**Work to be completed**
Please filter the data down to the lines that include the word "burst" and copy them.

**Input for this task**
[Start of section]

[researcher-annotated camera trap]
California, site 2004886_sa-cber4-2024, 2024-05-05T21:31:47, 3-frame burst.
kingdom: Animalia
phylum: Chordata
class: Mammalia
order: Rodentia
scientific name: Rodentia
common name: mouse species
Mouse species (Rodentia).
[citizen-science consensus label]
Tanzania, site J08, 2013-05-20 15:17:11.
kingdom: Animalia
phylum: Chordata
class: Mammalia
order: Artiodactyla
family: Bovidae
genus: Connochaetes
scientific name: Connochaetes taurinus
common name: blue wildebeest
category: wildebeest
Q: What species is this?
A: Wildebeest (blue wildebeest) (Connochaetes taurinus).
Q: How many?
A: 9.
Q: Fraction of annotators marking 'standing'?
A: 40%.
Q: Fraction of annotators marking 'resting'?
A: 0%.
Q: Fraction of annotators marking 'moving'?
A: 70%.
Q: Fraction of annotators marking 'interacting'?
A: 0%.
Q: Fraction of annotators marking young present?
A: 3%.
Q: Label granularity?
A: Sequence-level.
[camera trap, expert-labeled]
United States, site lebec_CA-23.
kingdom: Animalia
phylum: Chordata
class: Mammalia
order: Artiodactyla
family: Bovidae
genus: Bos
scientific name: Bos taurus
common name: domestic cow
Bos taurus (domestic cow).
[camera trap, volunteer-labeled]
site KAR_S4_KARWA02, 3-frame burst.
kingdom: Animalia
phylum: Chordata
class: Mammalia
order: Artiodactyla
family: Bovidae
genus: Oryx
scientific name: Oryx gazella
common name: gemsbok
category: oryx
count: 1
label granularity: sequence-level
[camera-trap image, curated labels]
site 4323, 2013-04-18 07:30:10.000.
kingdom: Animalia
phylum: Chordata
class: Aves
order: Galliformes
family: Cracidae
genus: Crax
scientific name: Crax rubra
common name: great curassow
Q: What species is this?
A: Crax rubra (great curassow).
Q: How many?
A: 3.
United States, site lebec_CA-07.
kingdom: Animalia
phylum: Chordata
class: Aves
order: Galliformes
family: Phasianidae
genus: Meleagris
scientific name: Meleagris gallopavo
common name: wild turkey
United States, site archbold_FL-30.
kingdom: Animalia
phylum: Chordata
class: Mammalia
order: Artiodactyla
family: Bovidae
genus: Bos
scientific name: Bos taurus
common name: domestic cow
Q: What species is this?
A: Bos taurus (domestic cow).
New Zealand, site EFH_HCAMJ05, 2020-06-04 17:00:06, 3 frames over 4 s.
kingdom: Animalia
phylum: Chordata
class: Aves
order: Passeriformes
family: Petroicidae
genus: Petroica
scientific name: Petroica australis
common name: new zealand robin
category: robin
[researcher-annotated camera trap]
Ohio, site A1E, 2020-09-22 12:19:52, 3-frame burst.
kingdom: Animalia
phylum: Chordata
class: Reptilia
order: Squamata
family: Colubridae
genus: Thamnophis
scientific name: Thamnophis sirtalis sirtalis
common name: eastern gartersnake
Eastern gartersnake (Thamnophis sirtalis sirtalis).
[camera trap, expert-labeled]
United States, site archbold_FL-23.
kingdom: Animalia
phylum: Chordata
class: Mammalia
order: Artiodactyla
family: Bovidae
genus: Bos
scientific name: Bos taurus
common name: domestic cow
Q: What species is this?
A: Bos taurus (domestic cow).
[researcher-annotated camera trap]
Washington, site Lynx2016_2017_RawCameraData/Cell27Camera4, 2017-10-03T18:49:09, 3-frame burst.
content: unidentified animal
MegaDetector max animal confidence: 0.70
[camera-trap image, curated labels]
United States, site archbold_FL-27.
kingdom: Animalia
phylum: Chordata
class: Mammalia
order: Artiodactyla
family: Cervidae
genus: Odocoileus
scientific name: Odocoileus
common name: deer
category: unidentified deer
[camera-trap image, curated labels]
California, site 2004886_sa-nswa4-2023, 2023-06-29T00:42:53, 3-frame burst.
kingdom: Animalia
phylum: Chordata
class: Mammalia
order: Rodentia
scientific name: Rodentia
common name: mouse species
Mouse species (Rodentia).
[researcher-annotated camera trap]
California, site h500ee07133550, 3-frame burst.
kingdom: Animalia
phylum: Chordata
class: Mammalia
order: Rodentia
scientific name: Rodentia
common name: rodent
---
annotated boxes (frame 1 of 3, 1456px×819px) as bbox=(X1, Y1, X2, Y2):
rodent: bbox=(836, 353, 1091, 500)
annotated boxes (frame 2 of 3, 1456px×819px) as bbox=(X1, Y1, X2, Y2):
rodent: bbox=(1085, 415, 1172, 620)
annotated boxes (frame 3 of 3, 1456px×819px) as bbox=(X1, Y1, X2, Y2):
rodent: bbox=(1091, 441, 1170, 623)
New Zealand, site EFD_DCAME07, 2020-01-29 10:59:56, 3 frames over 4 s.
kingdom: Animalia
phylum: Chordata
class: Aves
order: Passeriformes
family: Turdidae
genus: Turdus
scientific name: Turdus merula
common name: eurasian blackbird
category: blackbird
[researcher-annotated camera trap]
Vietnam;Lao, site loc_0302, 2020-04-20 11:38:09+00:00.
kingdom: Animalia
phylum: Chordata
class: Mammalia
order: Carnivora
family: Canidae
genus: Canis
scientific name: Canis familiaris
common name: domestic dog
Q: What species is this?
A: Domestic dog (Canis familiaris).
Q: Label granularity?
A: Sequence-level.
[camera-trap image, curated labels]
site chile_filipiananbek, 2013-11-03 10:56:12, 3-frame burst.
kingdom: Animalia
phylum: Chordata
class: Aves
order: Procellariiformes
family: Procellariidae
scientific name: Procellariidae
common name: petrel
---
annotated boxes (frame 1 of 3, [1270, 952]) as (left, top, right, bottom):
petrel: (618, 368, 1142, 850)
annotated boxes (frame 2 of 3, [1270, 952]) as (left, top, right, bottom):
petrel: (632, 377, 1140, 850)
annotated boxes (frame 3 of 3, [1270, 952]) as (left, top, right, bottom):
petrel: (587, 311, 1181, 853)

[End of section]

**Exercise solution**
California, site 2004886_sa-cber4-2024, 2024-05-05T21:31:47, 3-frame burst.
site KAR_S4_KARWA02, 3-frame burst.
Ohio, site A1E, 2020-09-22 12:19:52, 3-frame burst.
Washington, site Lynx2016_2017_RawCameraData/Cell27Camera4, 2017-10-03T18:49:09, 3-frame burst.
California, site 2004886_sa-nswa4-2023, 2023-06-29T00:42:53, 3-frame burst.
California, site h500ee07133550, 3-frame burst.
site chile_filipiananbek, 2013-11-03 10:56:12, 3-frame burst.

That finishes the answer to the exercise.